### ASSIGNED TASK
Please copy every one of the entries below word for word, omitting the pictures.

[Saved entries]
———
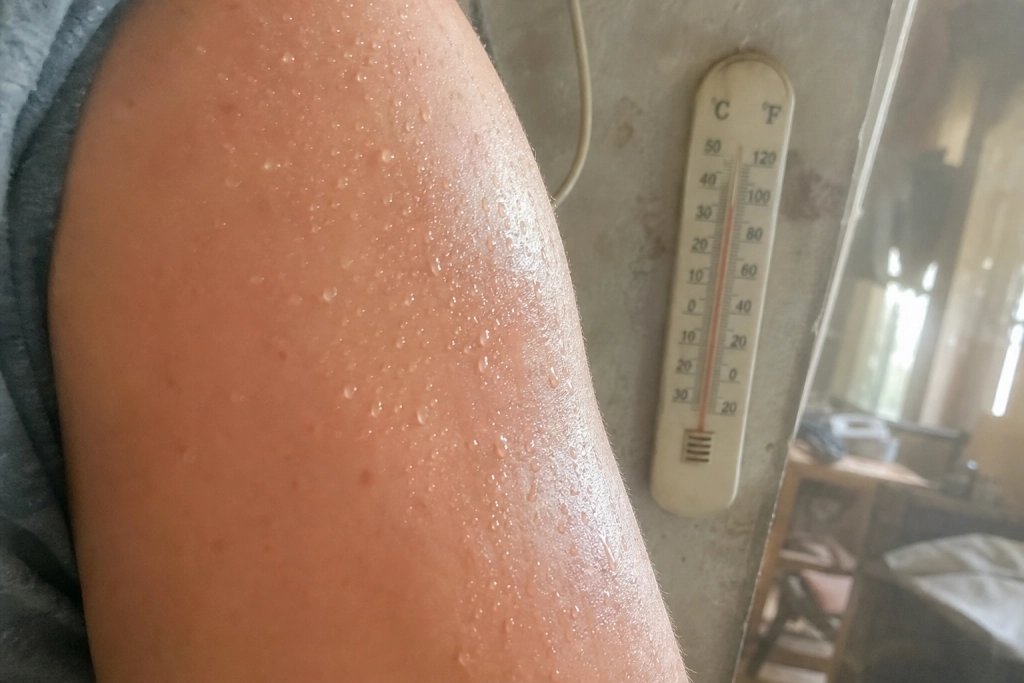Termometeret viser 38 grader - men kroppen mærker 51: Derfor er fugtvarme farligere end tørvarme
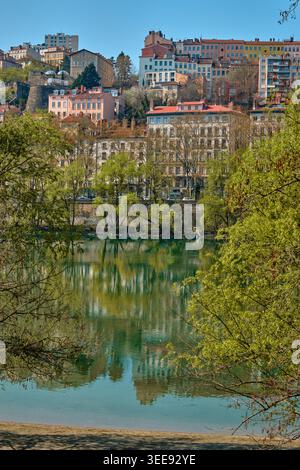 Lyon, France - 12 mai 2026 : vue panoramique sur l'architecture historique de la colline de la Croix-Rousse et les façades colorées reflétant la Saône Banque D'Images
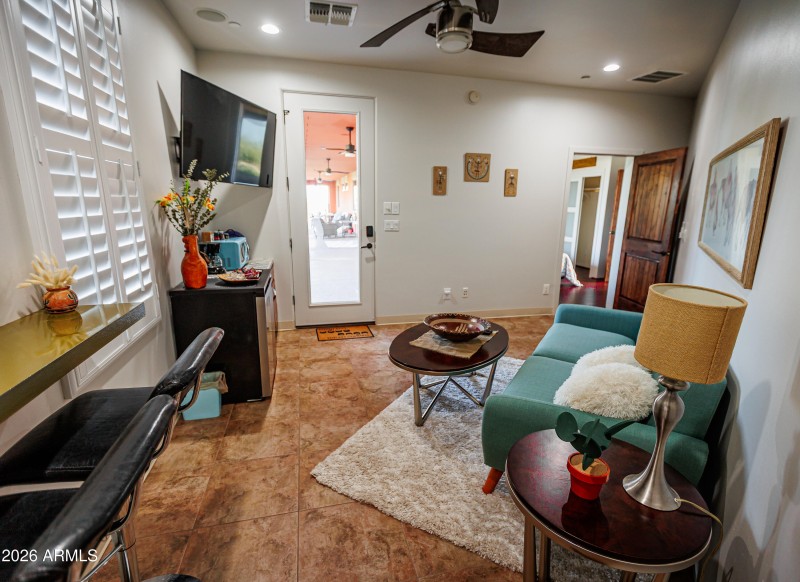 In Law Suite Living Room (pic2)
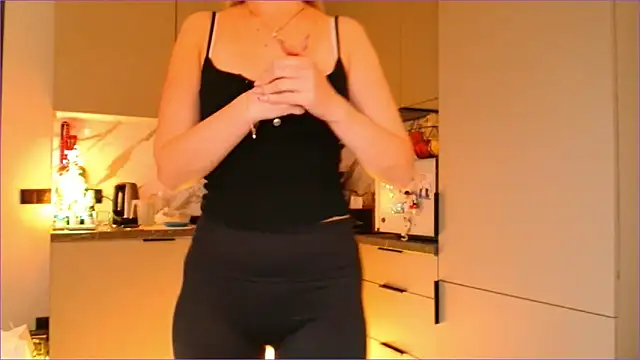 BluueSilk Chat XXX live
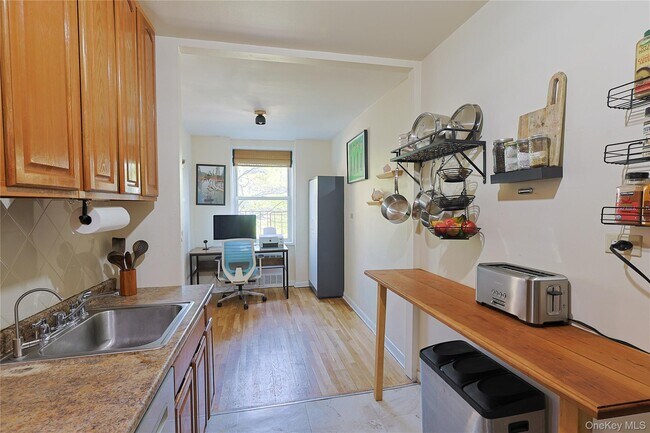 Building Photo - 5730 Mosholu Ave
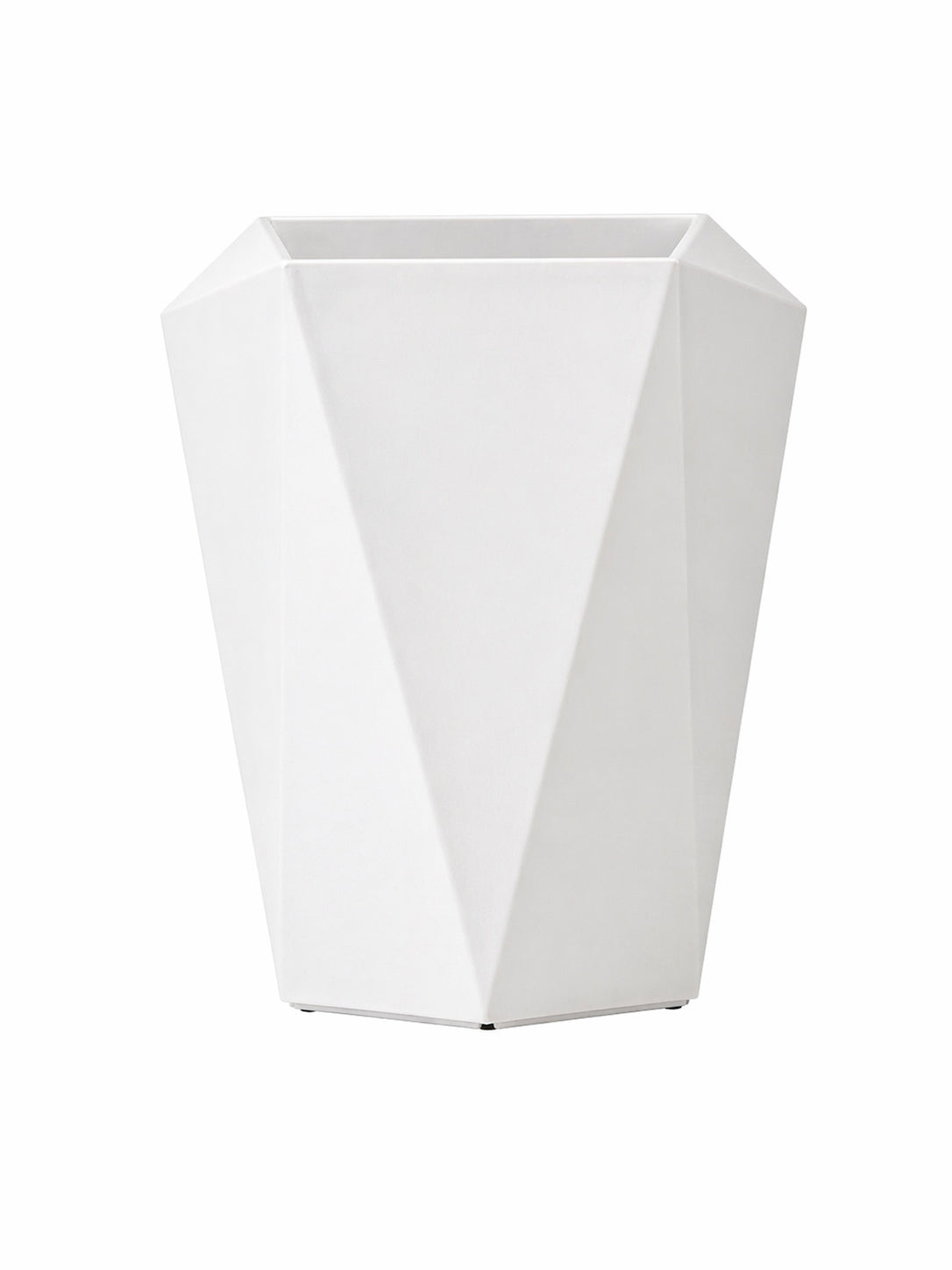 Vaso Bianco con Design Geometrico, composizioni floreali, allestimento eventi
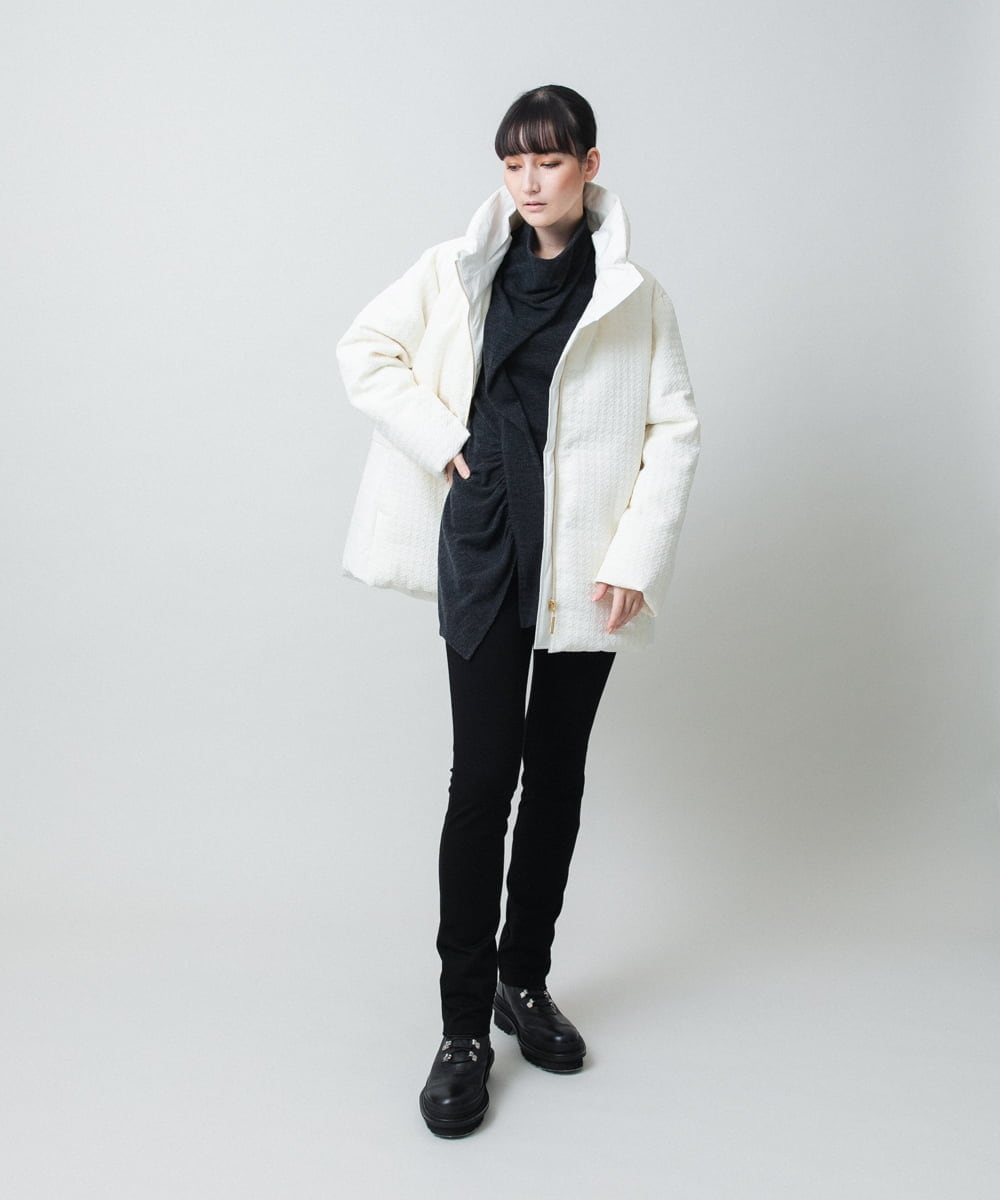 RHUWD30120 HIROKO KOSHINO(ヒロココシノ) 千鳥柄ジャガードダウンジャケット ホワイト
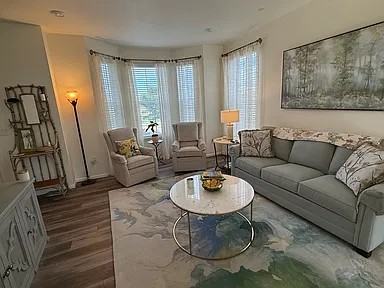 452 Vicot Way - Photo 6 of 41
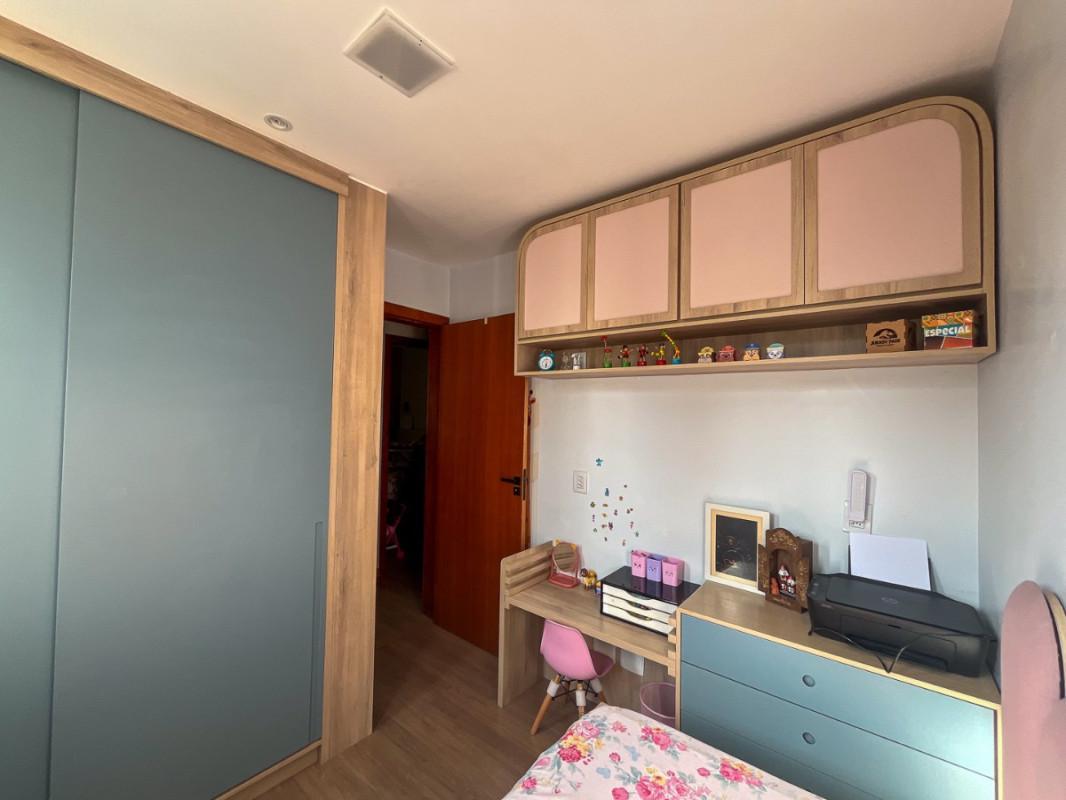 Apartamento, Sagrada Família, 3 Quartos, 3 Vagas, 1 Suíte
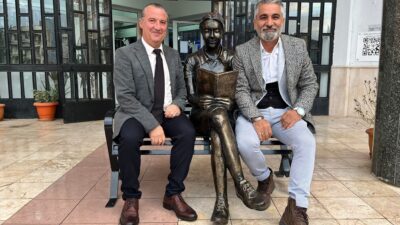 Emel Mustafa Uşaklı Anadolu Lisesi Resim Öğretmenleri Necati Yürükal ve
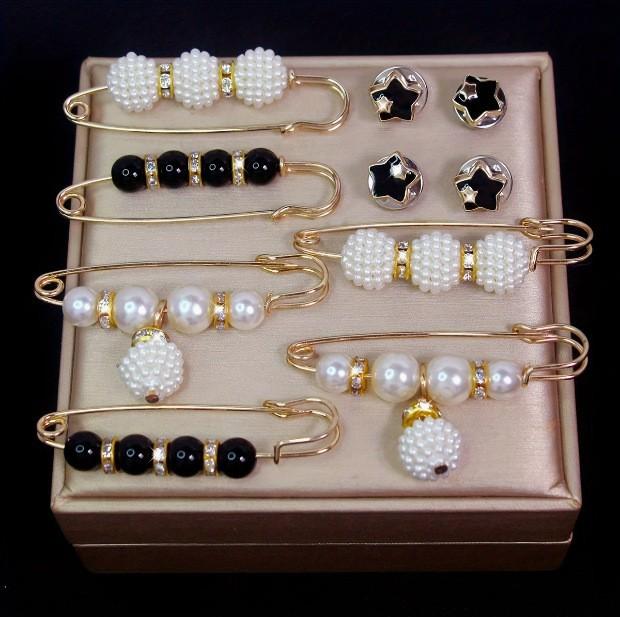 Ainameisi - Women's Metal Leak Proof Brooch Korean Fashion 8-Piece Set Flip Clothing Corset Brooch DIY Accessories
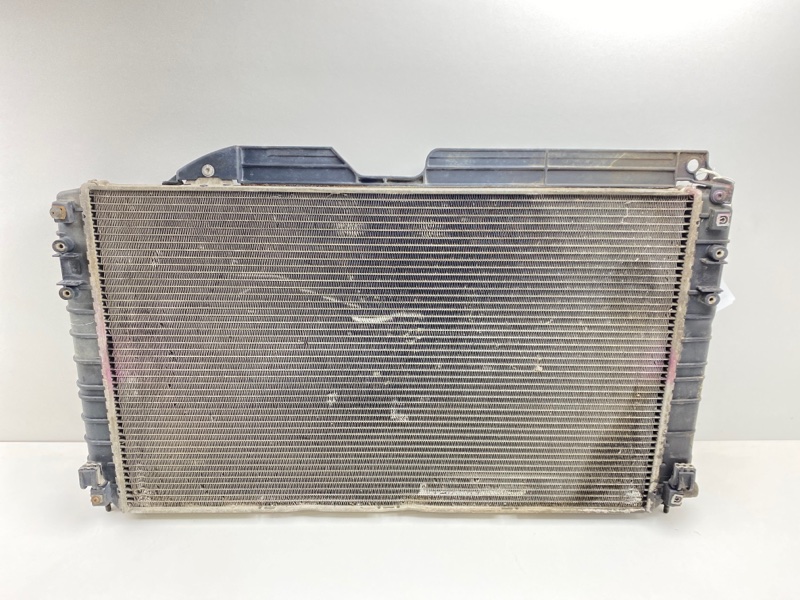 Радиатор охлаждения двигателя Audi A8 4D2 ABZ 1998 (б/у)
———
### EXERCISE RESULT
Termometeret viser 38 grader - men kroppen mærker 51: Derfor er fugtvarme farligere end tørvarme
 Lyon, France - 12 mai 2026 : vue panoramique sur l'architecture historique de la colline de la Croix-Rousse et les façades colorées reflétant la Saône Banque D'Images
 In Law Suite Living Room (pic2)
 BluueSilk Chat XXX live
 Building Photo - 5730 Mosholu Ave
 Vaso Bianco con Design Geometrico, composizioni floreali, allestimento eventi
 RHUWD30120 HIROKO KOSHINO(ヒロココシノ) 千鳥柄ジャガードダウンジャケット ホワイト
 452 Vicot Way - Photo 6 of 41
 Apartamento, Sagrada Família, 3 Quartos, 3 Vagas, 1 Suíte
 Emel Mustafa Uşaklı Anadolu Lisesi Resim Öğretmenleri Necati Yürükal ve
 Ainameisi - Women's Metal Leak Proof Brooch Korean Fashion 8-Piece Set Flip Clothing Corset Brooch DIY Accessories
 Радиатор охлаждения двигателя Audi A8 4D2 ABZ 1998 (б/у)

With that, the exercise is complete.